In July, the Postal Service had asked for the PRC’s permission, under the terms of the 2006 Postal Accountability and Enhancement Act, to raise postage and parcel rates to offset revenue shortfalls that it said were brought on by the “extraordinary or exceptional” mail volume declines resulting from the Great Recession. The Service had argued that without such an increase, it would be unable to make its scheduled pre-funding payments into the Postal Service Retiree Health Benefit Fund as mandated by the PAEA.

For the next three months, the Commission heard testimony on the subject from a variety of sources and reviewed hundreds of comments from the public. Ultimately, the PRC concluded in its findings “that the recent recession and its impact on postal volumes” indeed qualified as “an ‘extraordinary or exceptional’ circumstance” as defined by the PAEA.

“The recent recession [was] unique in kind and severity in post-war America,” the Commission said. “The credit crisis disproportionately damaged the very economic sectors on which demand for postal services depends most—real estate, banking, mortgage lending, credit card lending, insurance and advertising.”

However, the Commission determined that the Service would have had serious money problems even if the recession had never happened, thanks to what it called the “overly ambitious requirement for the Postal Service to pre-fund its future retiree health benefit premiums” mandated by the PAEA.

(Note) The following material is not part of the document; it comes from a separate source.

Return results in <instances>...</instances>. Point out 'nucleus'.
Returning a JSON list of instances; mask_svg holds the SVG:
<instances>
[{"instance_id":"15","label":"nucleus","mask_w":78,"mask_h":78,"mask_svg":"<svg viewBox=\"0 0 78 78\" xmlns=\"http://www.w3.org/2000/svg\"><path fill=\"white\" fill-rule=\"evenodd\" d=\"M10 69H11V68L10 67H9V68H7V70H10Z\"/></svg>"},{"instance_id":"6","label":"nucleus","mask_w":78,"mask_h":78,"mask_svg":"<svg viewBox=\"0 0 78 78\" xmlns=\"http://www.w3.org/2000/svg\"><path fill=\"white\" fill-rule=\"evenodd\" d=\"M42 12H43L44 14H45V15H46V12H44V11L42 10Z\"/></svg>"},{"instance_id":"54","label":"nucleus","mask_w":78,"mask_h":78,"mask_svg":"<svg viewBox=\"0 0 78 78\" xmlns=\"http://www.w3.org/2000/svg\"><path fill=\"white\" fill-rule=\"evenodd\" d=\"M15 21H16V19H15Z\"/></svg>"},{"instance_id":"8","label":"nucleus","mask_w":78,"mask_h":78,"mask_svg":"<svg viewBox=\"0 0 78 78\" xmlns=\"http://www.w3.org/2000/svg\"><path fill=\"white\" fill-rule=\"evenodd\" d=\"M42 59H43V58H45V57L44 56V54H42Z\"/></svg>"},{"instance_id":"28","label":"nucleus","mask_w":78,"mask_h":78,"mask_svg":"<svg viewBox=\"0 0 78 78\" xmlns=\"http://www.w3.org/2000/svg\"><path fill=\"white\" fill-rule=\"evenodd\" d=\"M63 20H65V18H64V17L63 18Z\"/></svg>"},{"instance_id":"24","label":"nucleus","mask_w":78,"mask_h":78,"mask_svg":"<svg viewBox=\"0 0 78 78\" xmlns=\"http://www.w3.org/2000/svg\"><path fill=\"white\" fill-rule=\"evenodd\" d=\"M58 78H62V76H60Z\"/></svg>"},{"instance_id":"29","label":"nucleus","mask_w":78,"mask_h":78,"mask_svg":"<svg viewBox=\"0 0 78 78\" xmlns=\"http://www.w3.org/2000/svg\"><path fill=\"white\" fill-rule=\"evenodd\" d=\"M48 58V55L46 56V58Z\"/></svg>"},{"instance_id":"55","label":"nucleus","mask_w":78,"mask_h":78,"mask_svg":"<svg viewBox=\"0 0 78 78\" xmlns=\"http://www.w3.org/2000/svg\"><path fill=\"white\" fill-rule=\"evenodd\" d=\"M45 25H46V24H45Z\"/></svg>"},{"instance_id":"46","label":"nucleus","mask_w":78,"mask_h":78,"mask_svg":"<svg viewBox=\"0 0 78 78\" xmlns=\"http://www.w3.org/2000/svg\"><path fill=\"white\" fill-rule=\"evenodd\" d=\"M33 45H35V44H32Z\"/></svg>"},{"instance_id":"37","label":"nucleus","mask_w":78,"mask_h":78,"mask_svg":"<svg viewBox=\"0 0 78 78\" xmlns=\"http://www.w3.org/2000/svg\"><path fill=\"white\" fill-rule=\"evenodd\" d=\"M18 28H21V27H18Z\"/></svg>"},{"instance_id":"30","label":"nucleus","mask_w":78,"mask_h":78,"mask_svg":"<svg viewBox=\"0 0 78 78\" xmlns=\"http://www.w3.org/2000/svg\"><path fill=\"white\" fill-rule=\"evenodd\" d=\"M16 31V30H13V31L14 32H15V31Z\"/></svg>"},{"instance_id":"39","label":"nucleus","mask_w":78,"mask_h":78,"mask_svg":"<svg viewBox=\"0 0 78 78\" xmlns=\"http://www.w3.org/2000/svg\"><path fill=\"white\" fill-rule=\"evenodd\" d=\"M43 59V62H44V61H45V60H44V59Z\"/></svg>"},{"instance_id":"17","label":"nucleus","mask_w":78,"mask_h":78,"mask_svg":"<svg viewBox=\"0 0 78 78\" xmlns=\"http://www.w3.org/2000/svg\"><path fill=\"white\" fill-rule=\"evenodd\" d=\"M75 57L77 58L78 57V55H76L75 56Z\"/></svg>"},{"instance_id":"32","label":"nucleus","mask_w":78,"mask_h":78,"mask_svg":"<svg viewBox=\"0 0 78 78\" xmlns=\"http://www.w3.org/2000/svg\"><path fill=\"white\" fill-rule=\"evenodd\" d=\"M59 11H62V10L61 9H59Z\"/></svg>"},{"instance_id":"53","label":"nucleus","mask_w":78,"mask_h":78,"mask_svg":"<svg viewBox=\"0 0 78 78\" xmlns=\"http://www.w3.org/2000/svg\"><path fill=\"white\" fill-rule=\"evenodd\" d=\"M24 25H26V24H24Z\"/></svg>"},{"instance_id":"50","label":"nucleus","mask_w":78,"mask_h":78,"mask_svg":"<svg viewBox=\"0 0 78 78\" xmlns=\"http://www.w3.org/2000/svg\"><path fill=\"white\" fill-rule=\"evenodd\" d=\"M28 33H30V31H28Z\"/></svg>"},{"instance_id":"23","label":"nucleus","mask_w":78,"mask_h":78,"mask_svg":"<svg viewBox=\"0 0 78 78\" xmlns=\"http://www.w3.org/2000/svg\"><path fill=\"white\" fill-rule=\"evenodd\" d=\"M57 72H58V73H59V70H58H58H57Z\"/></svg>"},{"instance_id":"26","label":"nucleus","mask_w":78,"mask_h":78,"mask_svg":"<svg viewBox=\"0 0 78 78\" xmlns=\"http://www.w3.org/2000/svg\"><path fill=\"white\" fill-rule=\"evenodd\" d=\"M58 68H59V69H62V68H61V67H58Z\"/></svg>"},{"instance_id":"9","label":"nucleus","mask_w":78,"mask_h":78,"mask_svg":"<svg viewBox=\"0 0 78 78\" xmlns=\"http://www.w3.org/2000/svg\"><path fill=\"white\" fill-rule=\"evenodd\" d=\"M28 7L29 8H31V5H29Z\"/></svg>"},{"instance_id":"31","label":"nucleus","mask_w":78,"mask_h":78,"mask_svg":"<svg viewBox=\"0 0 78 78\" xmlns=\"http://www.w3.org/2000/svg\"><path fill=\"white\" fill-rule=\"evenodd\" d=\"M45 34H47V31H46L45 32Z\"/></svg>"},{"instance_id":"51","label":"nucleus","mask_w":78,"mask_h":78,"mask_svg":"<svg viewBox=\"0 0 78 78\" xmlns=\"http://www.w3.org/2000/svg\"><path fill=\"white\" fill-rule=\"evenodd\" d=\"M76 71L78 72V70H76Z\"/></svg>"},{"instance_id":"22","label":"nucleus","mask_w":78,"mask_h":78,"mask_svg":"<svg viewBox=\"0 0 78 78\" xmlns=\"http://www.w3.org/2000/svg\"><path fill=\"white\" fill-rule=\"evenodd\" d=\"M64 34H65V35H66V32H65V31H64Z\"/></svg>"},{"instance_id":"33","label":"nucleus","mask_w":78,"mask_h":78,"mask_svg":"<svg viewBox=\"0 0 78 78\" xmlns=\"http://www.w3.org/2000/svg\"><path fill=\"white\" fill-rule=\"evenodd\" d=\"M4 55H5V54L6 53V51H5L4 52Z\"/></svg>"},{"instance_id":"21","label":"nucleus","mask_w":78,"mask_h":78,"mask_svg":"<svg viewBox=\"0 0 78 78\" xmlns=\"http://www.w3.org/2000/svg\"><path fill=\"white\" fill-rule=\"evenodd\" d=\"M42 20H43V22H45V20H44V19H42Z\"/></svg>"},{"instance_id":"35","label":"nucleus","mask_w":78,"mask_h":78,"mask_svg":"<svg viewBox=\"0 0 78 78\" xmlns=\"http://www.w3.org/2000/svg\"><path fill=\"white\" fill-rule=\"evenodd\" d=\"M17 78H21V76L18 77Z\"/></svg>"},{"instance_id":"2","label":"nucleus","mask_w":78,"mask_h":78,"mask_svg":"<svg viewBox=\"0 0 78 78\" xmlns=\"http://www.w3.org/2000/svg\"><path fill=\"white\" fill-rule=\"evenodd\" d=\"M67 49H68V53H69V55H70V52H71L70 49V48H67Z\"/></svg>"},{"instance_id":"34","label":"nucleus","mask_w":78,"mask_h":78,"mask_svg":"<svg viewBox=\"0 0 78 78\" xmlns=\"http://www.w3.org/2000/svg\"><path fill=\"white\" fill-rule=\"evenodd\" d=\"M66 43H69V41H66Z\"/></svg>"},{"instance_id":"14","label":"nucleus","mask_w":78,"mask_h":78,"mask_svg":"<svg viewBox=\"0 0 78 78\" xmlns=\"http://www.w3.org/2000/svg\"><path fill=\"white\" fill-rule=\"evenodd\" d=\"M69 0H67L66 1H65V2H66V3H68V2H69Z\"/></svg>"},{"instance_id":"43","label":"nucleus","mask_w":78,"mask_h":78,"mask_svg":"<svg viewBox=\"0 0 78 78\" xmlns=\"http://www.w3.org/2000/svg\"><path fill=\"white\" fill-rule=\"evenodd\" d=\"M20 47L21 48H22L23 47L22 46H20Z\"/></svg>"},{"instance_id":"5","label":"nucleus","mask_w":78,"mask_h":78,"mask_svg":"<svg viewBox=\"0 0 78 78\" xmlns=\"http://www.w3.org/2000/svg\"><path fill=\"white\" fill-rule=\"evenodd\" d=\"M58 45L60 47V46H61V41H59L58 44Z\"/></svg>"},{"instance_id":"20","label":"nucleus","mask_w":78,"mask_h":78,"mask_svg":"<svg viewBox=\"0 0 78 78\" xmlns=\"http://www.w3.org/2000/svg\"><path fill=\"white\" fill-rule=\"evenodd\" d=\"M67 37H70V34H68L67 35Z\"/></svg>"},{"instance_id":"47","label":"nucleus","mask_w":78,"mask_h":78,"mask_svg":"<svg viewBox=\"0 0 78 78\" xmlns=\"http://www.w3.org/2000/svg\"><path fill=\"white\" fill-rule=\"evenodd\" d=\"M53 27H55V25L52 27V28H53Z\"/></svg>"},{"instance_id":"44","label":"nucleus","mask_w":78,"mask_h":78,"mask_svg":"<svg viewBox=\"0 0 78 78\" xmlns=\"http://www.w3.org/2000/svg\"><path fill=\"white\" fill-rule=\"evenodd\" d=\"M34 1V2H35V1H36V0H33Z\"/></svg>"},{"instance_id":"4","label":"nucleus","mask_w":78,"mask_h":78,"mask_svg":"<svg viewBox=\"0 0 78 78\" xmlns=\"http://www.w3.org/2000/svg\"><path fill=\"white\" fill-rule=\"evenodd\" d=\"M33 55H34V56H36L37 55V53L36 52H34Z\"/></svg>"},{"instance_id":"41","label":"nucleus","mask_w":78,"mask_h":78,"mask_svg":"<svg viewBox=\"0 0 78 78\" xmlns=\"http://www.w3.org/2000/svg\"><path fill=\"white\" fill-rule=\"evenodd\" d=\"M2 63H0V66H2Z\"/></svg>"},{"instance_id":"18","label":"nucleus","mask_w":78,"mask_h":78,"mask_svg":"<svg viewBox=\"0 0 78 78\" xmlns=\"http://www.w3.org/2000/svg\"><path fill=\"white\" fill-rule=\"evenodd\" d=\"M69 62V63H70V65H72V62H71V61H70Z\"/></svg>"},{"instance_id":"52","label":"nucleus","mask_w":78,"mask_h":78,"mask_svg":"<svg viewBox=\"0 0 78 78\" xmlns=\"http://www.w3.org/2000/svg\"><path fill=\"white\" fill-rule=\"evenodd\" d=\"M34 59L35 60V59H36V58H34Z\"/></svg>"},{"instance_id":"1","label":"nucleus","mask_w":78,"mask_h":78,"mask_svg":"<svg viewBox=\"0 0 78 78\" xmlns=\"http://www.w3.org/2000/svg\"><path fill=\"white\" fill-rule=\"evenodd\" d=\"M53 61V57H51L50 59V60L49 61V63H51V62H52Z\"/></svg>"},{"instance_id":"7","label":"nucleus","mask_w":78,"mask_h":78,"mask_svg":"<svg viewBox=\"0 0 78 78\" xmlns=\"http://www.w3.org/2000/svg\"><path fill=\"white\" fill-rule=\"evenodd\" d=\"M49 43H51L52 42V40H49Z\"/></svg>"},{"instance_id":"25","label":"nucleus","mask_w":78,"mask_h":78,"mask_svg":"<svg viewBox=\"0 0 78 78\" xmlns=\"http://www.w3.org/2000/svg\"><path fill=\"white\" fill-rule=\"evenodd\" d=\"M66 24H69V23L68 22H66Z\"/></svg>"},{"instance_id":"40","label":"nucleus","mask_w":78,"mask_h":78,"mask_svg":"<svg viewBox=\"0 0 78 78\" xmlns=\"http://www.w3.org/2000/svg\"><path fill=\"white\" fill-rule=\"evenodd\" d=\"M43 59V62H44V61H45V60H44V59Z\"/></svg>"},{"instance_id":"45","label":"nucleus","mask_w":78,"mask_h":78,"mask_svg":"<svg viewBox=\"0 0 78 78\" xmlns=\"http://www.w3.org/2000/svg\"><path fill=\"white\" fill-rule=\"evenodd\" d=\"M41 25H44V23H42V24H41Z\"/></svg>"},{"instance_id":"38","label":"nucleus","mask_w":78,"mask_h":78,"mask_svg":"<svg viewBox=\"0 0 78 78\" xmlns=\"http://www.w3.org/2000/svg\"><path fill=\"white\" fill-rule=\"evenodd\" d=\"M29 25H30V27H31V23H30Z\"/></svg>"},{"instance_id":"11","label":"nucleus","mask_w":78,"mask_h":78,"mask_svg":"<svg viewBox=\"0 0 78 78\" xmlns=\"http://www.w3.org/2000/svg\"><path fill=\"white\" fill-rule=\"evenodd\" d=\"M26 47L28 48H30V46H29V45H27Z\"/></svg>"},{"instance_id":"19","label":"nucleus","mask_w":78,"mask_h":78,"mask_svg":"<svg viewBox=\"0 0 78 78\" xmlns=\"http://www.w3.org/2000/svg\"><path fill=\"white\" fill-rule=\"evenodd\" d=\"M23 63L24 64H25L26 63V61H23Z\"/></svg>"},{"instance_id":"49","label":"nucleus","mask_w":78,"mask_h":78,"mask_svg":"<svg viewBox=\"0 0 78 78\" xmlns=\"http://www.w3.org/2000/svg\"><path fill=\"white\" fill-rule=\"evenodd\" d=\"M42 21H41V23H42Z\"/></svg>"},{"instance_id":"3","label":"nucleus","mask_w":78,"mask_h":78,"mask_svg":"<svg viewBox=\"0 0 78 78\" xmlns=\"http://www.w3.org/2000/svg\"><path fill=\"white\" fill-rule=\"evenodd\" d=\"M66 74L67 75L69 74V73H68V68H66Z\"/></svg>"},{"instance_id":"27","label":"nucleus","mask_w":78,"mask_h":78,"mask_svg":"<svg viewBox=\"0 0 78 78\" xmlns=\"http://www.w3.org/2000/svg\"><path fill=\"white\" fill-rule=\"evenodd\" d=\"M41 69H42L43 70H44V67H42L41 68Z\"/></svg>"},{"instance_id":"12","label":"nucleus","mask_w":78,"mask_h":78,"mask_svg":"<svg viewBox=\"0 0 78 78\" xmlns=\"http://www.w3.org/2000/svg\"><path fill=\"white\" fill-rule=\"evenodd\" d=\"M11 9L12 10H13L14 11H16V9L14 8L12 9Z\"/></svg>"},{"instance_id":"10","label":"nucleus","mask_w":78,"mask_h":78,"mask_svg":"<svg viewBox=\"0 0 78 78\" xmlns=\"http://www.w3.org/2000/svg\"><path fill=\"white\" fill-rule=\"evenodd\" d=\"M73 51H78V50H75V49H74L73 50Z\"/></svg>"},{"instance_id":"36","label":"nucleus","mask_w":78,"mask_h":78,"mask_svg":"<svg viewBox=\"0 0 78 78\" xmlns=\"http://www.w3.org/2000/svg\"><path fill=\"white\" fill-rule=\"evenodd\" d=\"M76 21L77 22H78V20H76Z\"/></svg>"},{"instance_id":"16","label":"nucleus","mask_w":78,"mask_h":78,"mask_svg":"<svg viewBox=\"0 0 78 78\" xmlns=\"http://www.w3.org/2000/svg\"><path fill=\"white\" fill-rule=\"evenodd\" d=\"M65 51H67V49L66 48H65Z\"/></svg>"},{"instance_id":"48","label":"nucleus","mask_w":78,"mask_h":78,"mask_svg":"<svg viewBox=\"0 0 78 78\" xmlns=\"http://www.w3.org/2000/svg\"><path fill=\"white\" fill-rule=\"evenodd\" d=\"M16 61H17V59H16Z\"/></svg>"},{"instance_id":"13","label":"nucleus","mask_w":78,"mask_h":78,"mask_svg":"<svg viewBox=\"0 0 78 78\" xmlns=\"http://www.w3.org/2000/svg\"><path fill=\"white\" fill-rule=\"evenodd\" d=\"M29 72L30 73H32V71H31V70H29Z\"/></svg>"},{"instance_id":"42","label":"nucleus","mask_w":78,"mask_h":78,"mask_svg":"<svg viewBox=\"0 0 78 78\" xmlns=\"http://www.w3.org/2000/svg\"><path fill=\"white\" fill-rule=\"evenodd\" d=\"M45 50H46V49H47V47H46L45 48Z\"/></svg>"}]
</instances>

“The Commission’s ruling confirms what we have been saying for more than a year now,” President Rolando said, “that the key to the Postal Service’s financial future lies in relieving the onerous requirement to fully fund its retiree health benefit fund within a 10-year time frame by paying $5.5 billion a year—a requirement foisted upon no other corporation or government agency in America.” The account already contains more than $37 billion—enough to handle the needs of current and future retirees for decades, he added.

The Postal Service “has been unable to fund this obligation from operations, and has instead used up all of its retained earnings and drawn down from its $15 billion borrowing authority,” the Commission’s report noted. “Even with the requested increase, the Postal Service would be unable to meet this annual obligation either in 2011, or in succeeding years.”

The report wasn’t all gloom and doom, however. Indeed, the Commission recognized that the USPS had slashed expenses by $6 billion last year, and that Postal Service cost-cutting has stayed ahead of mail volume declines over the last 12 months.

“The Postal Service is making up lost ground, reducing hours far in excess of the declines,” the report said. “This offers a positive outlook for the future.” The Commission also sounded another upbeat note—that as the effects of the recession are fading, mail volume appears to be rebounding.

“We continue to press Congress to pass H.R. 5746, which calls for refunding the decades of Postal Service overpayment into the Civil Service Retirement System—worth between $50 billion and $75 billion—and transfer the resulting surplus into the Postal Service Retiree Health Benefit Fund to offset the PAEA’s pre-funding requirement,” President Rolando said. “We remain hopeful that our friends in both the House and Senate will draw upon the PRC’s findings and use them to get this law passed in Congress’ ‘lame duck’ session before the end of the year.”